SEU OBJETIVO:
No texto sobre a aviação mundial, condense em lista o parágrafo que começa com "A evolução dos números também mostra", preservando seus fatos principais.

─── TRECHO DO TEXTO ───

A Turquia reposicionou-se como centro de conexões Euro-Ásia com o novo aeroporto de Istambul. O movimento ocorre quase cinco séculos após o amplo domínio turco entre Oriente e Ocidente, mostrando a vocação estratégica do país em relação ao mundo. Da mesma forma, os Emirados Árabes Unidos desenvolveram um modelo de aviação de longo alcance baseado na sua posição geográfica e condições meteorológicas favoráveis, aliado a um projeto de nação baseado em uma economia globalizada e dinâmica.
Já Índia e China ampliaram seu mercado interno a um ritmo sem paralelo, especialmente pelo crescimento econômico das últimas duas décadas. O resultado é uma geografia distinta: mais distribuída, mais asiática e menos concentrada no Atlântico Norte.
A evolução dos números também mostra que o tráfego aéreo cresceu de forma consistente ao longo de duas décadas, mas com uma interrupção abrupta em 2020. A pandemia de covid-19 provocou o maior choque operacional da história da aviação, derrubando momentaneamente o volume global de passageiros para níveis comparáveis a década de 1990. Aeroportos antes entre os mais movimentados ficaram praticamente paralisados. A recuperação, porém, ocorreu em velocidades diferentes conforme o modelo de cada país. No entanto, o setor reorganizou-se rapidamente a partir de 2021 e reconfigurou o mapa de demanda.
Agora, em 2025, a aviação vive uma fase de crescimento global contínuo. O tráfego total já supera com folga os números pré-pandemia, impulsionado pelo turismo internacional, por economias em aceleração e pela ampliação de frotas mais eficientes.
Aeroportos modernos, projetados para 100 milhões de passageiros ou mais, tornaram-se o novo padrão, especialmente na Ásia e no Oriente Médio. O ritmo de expansão indica que, até o final da década, novos terminais chineses e indianos deverão entrar no top 10, enquanto hubs europeus enfrentam limites estruturais de capacidade.
Comparar 2000 e 2024/25 é observar uma mudança de era. A aviação deixou de ser um sistema centrado no Atlântico Norte para tornar-se um fenômeno verdadeiramente global. E o ranking dos aeroportos mais movimentados é, hoje, um retrato fiel desse deslocamento econômico, demográfico e estratégico que redefine como — e por onde — o mundo voa.
O Aeroporto Internacional de São Paulo/Guarulhos permanece como o maior hub do Brasil, mas está distante do top 20 global em movimentação de passageiros. Com 38,2 milhões de viajantes até outubro de 2025, GRU opera muito aquém dos grandes terminais internacionais, que superam 60 milhões anuais e chegam a ultrapassar a marca de 100 milhões.

─── DADOS BRUTOS ───

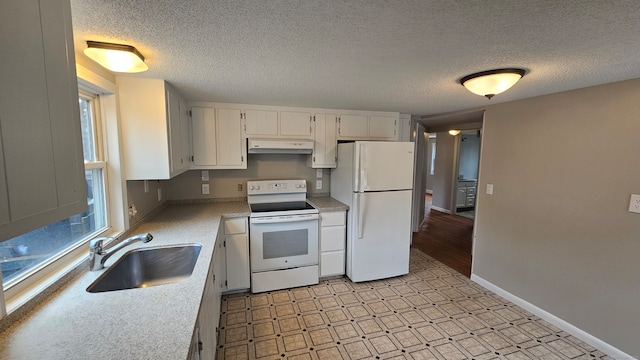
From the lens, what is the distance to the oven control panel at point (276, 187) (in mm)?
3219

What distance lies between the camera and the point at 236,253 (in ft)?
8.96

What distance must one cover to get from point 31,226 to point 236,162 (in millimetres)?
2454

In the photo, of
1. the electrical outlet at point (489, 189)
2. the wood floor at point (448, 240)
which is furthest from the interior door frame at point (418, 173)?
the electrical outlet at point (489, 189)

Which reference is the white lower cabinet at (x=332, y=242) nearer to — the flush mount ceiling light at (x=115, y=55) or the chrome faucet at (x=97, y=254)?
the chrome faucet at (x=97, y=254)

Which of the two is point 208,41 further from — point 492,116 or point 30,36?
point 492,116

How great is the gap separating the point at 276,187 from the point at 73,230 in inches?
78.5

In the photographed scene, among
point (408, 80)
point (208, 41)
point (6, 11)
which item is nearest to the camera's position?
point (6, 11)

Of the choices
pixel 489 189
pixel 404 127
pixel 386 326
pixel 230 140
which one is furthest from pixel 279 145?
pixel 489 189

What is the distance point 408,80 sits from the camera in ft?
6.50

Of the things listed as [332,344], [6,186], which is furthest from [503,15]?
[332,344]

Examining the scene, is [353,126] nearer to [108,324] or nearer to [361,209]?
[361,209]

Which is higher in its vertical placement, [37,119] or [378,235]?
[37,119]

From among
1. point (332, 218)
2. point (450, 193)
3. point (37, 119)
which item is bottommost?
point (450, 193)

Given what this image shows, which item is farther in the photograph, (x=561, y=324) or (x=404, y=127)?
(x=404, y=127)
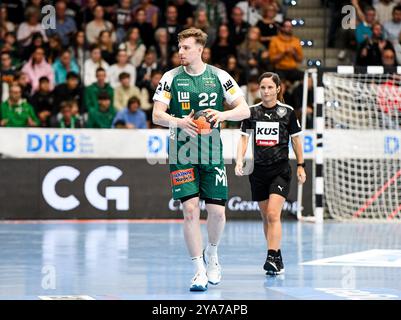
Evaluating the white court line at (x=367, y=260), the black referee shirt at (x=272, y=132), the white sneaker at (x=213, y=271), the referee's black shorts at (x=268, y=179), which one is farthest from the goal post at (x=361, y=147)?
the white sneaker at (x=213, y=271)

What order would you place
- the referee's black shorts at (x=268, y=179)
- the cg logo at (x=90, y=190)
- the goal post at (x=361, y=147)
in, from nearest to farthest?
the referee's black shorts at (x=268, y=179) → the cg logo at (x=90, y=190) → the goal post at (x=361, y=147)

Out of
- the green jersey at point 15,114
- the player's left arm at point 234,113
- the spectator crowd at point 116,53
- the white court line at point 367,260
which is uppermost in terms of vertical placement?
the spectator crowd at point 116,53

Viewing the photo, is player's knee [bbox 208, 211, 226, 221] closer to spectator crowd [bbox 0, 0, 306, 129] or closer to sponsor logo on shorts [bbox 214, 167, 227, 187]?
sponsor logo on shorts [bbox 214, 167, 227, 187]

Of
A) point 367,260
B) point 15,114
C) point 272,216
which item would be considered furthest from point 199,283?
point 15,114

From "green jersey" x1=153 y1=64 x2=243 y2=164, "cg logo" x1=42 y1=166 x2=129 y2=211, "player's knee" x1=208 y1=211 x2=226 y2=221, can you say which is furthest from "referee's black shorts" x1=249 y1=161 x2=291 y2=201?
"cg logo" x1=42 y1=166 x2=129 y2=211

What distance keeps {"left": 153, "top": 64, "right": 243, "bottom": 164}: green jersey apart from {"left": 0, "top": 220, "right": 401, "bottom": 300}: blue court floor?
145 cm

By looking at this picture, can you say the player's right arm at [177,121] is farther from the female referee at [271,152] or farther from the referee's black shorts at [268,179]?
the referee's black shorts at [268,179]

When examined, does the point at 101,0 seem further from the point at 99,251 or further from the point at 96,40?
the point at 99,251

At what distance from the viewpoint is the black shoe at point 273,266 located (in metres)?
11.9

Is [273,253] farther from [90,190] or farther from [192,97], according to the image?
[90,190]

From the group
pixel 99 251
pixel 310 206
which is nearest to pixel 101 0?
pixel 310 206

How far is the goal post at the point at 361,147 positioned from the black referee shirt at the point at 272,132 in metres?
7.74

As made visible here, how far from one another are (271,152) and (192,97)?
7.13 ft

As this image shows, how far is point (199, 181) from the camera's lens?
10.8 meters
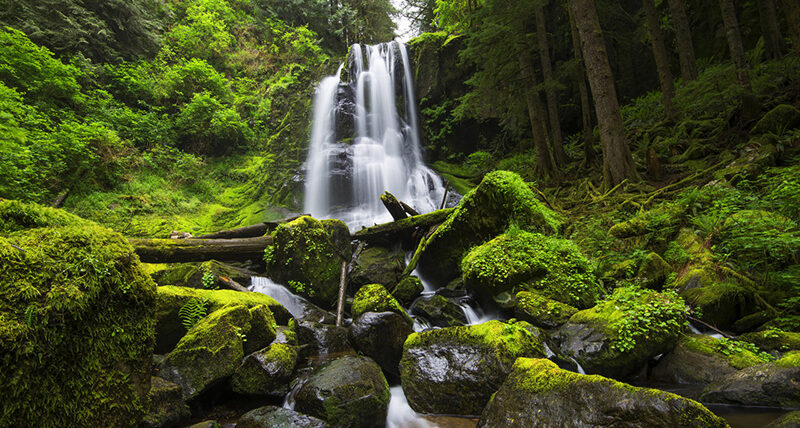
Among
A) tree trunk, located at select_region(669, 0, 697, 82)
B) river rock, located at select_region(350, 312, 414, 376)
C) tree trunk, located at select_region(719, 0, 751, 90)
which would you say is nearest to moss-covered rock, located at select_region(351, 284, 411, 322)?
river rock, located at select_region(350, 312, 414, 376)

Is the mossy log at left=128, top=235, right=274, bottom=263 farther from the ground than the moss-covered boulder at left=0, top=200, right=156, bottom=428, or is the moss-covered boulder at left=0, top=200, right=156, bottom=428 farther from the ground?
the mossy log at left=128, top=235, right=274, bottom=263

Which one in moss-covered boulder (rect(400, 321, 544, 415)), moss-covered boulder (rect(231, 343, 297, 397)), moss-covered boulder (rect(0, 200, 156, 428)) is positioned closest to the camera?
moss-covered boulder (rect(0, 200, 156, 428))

───

RESOLUÇÃO DO EXERCÍCIO:
- O tráfego aéreo cresceu de forma consistente por duas décadas, com uma interrupção abrupta em 2020.
- A pandemia de covid-19 causou o maior choque operacional da história da aviação e derrubou momentaneamente o volume global de passageiros a níveis comparáveis aos da década de 1990.
- Aeroportos antes entre os mais movimentados ficaram praticamente paralisados.
- A recuperação ocorreu em velocidades diferentes, conforme o modelo de cada país.
- A partir de 2021, o setor se reorganizou rapidamente e reconfigurou o mapa de demanda.